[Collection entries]
——

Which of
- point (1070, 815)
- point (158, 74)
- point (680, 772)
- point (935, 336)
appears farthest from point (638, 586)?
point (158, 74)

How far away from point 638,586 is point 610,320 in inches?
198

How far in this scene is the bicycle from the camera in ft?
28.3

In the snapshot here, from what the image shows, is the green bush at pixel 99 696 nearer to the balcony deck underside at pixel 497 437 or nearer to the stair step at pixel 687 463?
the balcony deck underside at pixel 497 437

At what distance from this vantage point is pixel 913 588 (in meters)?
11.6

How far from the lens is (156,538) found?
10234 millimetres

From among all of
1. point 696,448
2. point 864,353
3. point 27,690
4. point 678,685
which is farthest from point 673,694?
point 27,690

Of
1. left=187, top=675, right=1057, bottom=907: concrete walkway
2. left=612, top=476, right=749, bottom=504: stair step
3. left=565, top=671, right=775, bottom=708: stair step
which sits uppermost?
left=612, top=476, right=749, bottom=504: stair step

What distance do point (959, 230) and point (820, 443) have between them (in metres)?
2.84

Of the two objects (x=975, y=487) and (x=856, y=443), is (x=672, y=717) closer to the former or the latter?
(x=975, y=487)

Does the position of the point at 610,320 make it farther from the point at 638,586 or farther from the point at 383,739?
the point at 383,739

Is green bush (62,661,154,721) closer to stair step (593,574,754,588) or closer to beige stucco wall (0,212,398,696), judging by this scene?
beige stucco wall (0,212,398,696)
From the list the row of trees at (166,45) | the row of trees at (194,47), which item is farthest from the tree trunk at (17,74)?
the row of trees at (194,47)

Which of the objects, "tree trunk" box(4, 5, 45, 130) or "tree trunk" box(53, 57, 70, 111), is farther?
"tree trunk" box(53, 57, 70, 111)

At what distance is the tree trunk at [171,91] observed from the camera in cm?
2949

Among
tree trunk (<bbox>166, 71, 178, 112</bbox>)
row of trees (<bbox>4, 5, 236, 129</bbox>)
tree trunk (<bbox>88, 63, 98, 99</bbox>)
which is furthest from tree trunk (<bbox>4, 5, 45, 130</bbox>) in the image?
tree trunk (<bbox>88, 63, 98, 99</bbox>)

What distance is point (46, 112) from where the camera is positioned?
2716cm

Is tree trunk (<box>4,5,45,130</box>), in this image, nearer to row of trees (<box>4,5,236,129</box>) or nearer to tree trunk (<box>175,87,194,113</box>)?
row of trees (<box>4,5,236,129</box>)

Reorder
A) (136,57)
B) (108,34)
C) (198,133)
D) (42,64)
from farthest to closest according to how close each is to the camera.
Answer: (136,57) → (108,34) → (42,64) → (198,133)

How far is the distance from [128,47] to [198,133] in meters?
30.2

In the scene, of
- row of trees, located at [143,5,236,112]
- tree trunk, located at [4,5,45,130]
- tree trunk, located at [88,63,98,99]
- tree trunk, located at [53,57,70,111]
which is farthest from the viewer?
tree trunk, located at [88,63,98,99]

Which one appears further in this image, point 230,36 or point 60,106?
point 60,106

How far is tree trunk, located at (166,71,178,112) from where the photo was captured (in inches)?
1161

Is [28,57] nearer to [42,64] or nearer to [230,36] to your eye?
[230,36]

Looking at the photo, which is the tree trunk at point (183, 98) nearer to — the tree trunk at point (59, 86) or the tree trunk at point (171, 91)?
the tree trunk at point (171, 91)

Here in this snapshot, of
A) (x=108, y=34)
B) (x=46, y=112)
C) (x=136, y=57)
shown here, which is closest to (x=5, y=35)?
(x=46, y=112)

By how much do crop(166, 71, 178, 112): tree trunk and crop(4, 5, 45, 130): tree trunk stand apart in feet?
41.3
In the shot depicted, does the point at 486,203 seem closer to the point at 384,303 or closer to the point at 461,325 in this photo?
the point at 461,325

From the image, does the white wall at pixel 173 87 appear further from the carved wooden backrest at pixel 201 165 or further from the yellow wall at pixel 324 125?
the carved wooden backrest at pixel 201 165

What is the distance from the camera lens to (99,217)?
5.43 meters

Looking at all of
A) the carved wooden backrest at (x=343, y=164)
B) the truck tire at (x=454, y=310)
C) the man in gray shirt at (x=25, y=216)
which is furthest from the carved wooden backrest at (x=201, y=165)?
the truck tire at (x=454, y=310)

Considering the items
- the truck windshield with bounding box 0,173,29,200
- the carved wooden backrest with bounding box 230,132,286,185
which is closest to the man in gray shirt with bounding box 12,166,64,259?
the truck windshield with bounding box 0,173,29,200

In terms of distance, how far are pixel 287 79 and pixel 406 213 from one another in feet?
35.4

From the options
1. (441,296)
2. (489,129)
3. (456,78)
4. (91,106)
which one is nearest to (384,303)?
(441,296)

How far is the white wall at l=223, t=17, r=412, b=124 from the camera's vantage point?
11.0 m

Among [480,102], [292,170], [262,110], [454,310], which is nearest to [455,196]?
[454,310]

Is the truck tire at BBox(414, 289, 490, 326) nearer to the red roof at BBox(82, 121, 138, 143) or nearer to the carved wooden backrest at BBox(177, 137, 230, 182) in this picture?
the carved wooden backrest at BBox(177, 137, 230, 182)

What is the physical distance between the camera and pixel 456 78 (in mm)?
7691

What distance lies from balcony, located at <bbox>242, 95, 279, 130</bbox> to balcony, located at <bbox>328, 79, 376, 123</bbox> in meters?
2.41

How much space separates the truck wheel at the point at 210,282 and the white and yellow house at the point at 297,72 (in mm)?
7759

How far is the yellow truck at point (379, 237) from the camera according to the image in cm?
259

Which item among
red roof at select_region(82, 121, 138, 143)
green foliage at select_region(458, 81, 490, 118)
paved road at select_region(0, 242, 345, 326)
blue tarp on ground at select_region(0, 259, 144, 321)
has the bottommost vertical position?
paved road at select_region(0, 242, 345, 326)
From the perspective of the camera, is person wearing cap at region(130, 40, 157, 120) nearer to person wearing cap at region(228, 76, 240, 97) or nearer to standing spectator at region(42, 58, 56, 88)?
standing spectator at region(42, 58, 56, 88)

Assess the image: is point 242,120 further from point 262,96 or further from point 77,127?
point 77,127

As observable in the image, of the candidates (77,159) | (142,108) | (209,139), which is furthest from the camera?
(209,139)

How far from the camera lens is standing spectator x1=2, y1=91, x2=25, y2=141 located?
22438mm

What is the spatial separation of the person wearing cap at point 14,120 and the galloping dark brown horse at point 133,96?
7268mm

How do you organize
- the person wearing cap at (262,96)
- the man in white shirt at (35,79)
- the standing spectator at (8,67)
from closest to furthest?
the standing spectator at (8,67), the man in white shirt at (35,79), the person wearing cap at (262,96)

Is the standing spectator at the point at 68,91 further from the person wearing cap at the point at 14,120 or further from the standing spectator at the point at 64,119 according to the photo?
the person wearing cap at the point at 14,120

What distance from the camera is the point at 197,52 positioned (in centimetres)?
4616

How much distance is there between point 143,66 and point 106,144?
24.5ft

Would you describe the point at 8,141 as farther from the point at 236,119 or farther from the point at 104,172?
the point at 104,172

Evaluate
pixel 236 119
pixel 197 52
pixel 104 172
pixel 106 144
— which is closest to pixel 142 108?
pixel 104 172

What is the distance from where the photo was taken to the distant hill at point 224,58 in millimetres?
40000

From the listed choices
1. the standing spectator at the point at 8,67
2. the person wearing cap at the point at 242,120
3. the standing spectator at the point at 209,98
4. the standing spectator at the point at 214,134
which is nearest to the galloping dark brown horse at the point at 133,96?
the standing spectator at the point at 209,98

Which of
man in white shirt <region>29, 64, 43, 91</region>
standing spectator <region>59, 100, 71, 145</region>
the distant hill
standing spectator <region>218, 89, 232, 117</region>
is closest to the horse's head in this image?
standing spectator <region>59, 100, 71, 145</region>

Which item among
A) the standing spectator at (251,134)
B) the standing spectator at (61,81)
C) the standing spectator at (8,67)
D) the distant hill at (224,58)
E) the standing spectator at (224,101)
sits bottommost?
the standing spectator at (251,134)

——

▶ [THE PROBLEM]: Exactly reproduce the lines that run from the line with "What distance from the" through the last line of the records, inclusive.

▶ [RESULT]:
What distance from the camera is the point at 197,52 positioned (in centimetres)?
4616

How much distance is there between point 143,66 and point 106,144?
24.5ft

Would you describe the point at 8,141 as farther from the point at 236,119 or farther from the point at 104,172?
the point at 104,172

Evaluate
pixel 236 119
pixel 197 52
pixel 104 172
pixel 106 144
— which is closest to pixel 142 108?
pixel 104 172

What is the distance from where the photo was taken to the distant hill at point 224,58 in millimetres?
40000

From the listed choices
1. the standing spectator at the point at 8,67
2. the person wearing cap at the point at 242,120
3. the standing spectator at the point at 209,98
4. the standing spectator at the point at 214,134
which is nearest to the galloping dark brown horse at the point at 133,96?
the standing spectator at the point at 209,98

Which of
man in white shirt <region>29, 64, 43, 91</region>
standing spectator <region>59, 100, 71, 145</region>
the distant hill
standing spectator <region>218, 89, 232, 117</region>
is closest to the horse's head in this image?
standing spectator <region>59, 100, 71, 145</region>

Which item among
A) the standing spectator at (251,134)
B) the standing spectator at (61,81)
C) the standing spectator at (8,67)
D) the distant hill at (224,58)
E) the standing spectator at (224,101)
sits bottommost?
the standing spectator at (251,134)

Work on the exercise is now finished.